Start of Given data

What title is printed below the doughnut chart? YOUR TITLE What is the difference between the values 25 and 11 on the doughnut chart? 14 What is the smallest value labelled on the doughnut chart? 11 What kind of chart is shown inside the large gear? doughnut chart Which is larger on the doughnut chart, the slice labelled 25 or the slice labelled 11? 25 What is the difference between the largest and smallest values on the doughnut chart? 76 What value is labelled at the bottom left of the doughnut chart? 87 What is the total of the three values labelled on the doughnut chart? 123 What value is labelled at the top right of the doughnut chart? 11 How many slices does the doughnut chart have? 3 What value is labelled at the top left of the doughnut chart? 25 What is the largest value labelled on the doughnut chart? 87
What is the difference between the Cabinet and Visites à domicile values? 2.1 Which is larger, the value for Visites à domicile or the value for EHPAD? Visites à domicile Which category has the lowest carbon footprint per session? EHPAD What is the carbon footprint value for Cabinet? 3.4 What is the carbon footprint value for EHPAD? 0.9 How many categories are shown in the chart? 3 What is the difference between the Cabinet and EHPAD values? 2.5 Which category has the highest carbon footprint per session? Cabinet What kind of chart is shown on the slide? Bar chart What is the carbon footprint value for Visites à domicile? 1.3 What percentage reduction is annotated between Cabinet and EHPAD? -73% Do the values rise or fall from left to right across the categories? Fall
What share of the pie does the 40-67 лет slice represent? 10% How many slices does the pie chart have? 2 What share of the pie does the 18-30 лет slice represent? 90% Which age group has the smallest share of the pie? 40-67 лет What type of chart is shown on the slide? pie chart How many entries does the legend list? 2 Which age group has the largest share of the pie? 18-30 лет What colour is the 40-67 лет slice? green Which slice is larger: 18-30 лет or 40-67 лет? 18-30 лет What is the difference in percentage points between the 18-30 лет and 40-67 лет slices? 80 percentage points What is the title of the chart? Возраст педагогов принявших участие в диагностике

End of Given data
Start of Given data

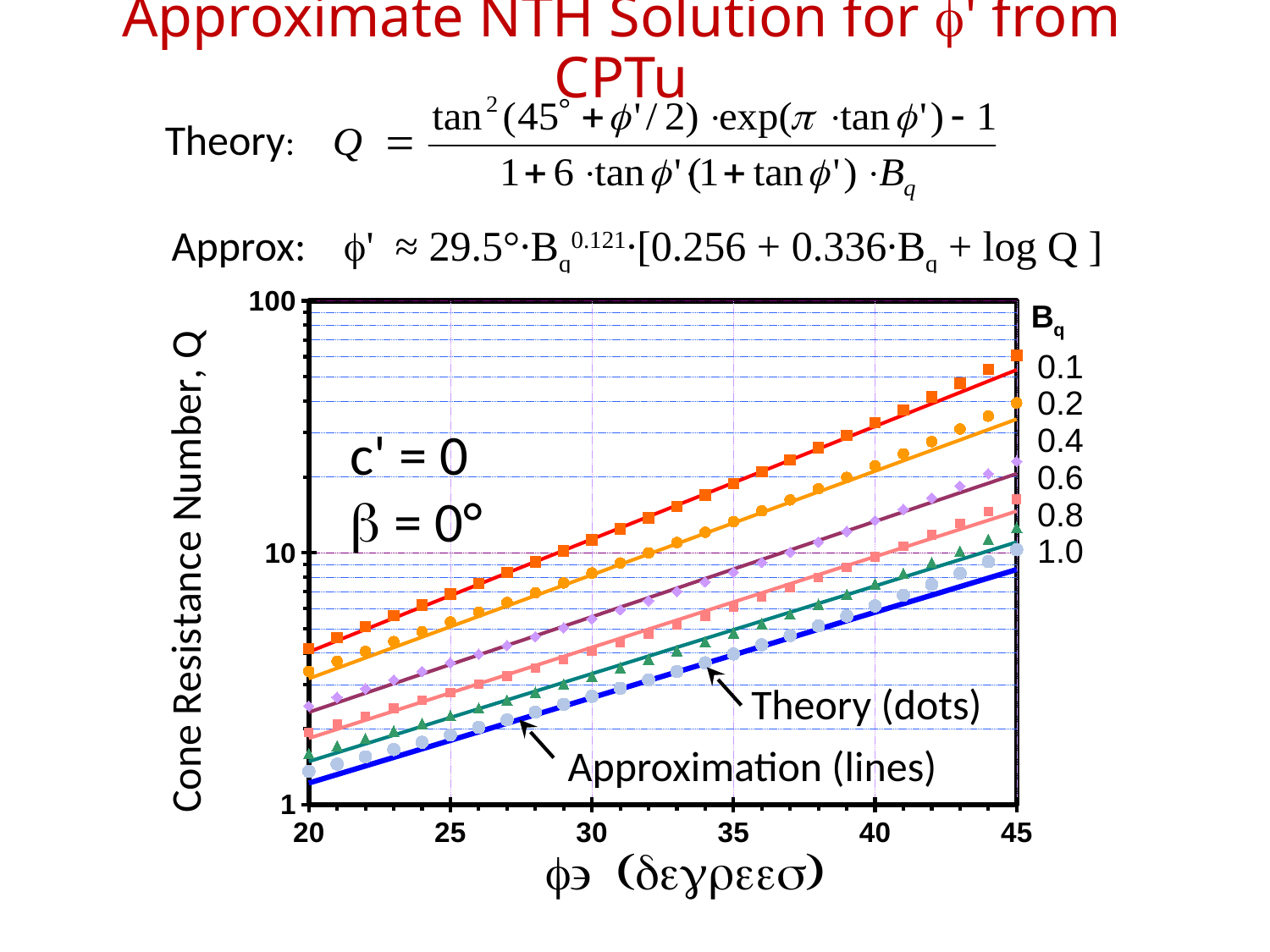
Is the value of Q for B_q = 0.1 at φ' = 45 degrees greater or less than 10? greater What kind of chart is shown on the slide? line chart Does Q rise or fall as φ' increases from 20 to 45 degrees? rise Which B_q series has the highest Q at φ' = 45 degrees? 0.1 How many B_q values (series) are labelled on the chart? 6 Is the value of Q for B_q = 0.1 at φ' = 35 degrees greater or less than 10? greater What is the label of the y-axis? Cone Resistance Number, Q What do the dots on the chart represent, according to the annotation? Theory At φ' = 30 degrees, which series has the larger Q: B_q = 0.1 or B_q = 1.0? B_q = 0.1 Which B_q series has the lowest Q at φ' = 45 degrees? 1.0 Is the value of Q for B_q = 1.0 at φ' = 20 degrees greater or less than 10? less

End of Given data
Start of Given data

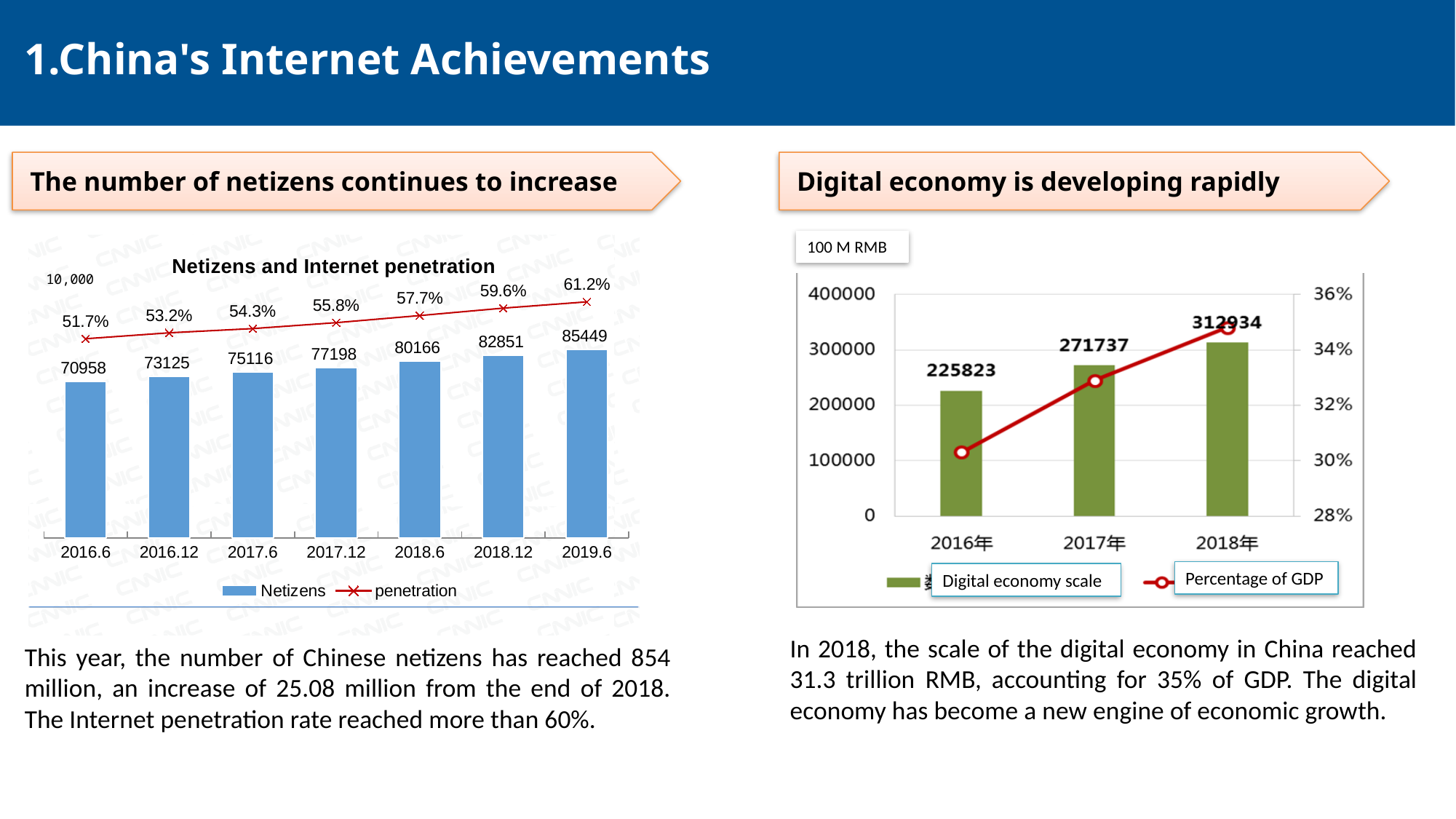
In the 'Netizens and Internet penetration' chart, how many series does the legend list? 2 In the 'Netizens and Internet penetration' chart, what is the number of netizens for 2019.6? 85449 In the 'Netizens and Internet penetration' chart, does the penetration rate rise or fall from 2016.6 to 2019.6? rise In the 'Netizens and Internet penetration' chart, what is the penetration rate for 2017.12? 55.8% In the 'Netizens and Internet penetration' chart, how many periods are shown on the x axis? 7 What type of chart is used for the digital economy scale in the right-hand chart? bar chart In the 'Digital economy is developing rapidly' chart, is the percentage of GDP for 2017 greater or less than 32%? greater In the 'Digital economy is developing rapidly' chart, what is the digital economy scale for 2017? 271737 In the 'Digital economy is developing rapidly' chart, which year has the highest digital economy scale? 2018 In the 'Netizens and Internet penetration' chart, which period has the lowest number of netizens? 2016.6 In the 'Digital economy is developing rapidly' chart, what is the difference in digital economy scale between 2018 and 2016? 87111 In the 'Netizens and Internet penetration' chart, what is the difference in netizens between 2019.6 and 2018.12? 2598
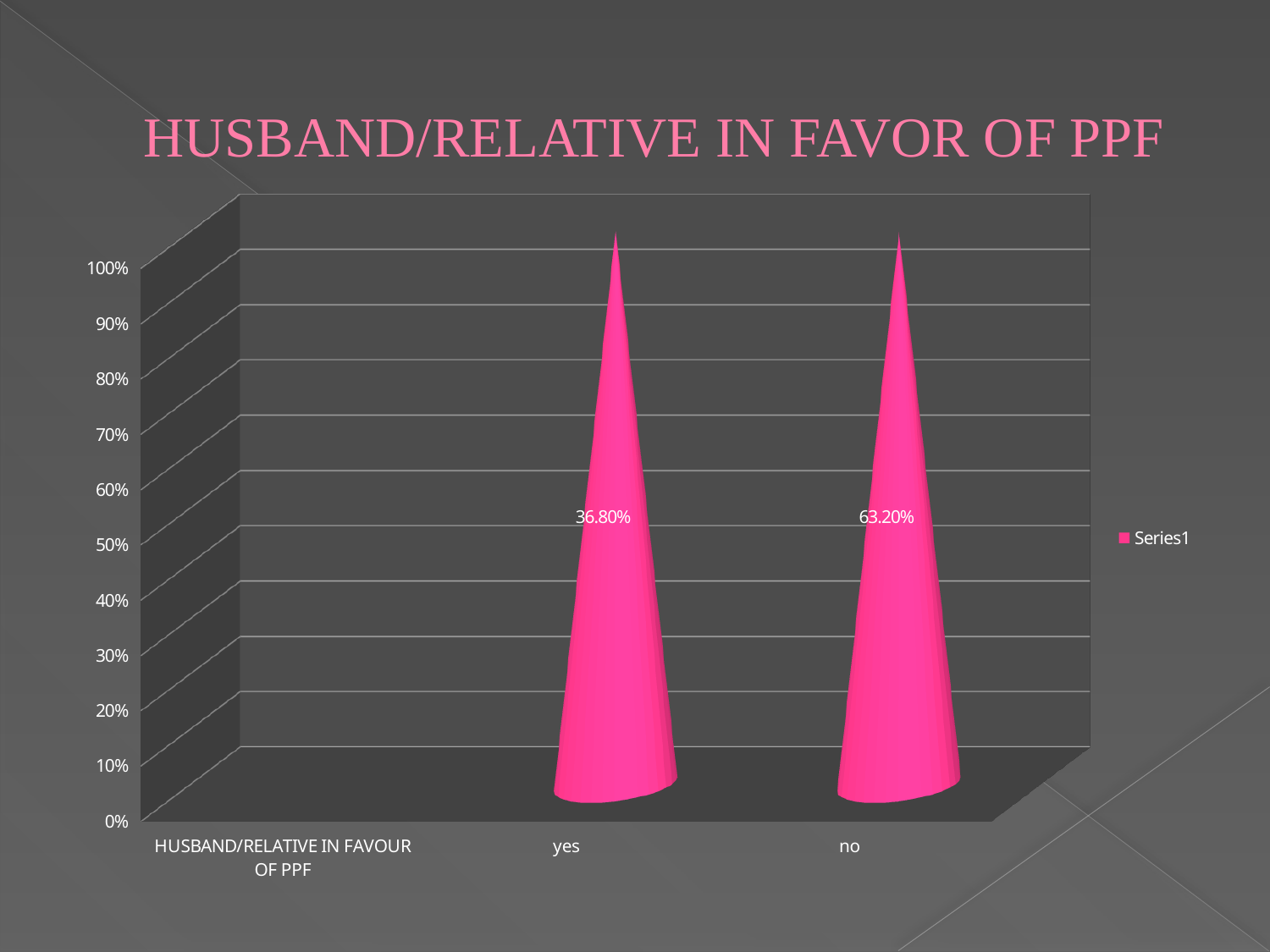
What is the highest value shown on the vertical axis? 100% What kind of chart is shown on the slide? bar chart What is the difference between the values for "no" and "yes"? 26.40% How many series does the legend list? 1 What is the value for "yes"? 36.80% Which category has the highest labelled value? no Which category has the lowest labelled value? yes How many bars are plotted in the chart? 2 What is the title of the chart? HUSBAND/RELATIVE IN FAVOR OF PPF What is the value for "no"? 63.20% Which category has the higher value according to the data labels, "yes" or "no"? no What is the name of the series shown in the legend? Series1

End of Given data

In the part of the listing that opens with the line containing "What title is" and closes with the line containing "What is the difference between the Cabinet and Visites", swap "doughnut chart" for "donut chart". Give back only those lines, with nothing else changed.

◆ **Exercise output**:
What title is printed below the donut chart? YOUR TITLE What is the difference between the values 25 and 11 on the donut chart? 14 What is the smallest value labelled on the donut chart? 11 What kind of chart is shown inside the large gear? donut chart Which is larger on the donut chart, the slice labelled 25 or the slice labelled 11? 25 What is the difference between the largest and smallest values on the donut chart? 76 What value is labelled at the bottom left of the donut chart? 87 What is the total of the three values labelled on the donut chart? 123 What value is labelled at the top right of the donut chart? 11 How many slices does the donut chart have? 3 What value is labelled at the top left of the donut chart? 25 What is the largest value labelled on the donut chart? 87
What is the difference between the Cabinet and Visites à domicile values? 2.1 Which is larger, the value for Visites à domicile or the value for EHPAD? Visites à domicile Which category has the lowest carbon footprint per session? EHPAD What is the carbon footprint value for Cabinet? 3.4 What is the carbon footprint value for EHPAD? 0.9 How many categories are shown in the chart? 3 What is the difference between the Cabinet and EHPAD values? 2.5 Which category has the highest carbon footprint per session? Cabinet What kind of chart is shown on the slide? Bar chart What is the carbon footprint value for Visites à domicile? 1.3 What percentage reduction is annotated between Cabinet and EHPAD? -73% Do the values rise or fall from left to right across the categories? Fall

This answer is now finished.